Each line in the data must be reproduced as written, except for any picture.

Information provided »

------------------------------------------------

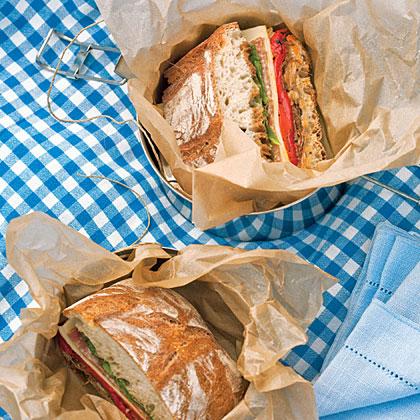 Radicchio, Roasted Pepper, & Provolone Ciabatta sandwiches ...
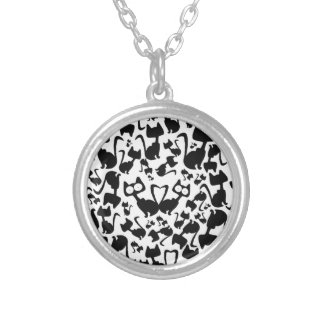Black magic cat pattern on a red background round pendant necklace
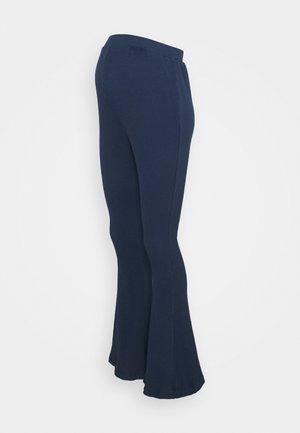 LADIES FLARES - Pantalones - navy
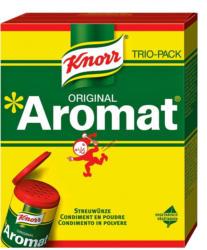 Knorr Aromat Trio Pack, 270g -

------------------------------------------------

Response to this task »
 Radicchio, Roasted Pepper, & Provolone Ciabatta sandwiches ...
Black magic cat pattern on a red background round pendant necklace
 LADIES FLARES - Pantalones - navy
 Knorr Aromat Trio Pack, 270g -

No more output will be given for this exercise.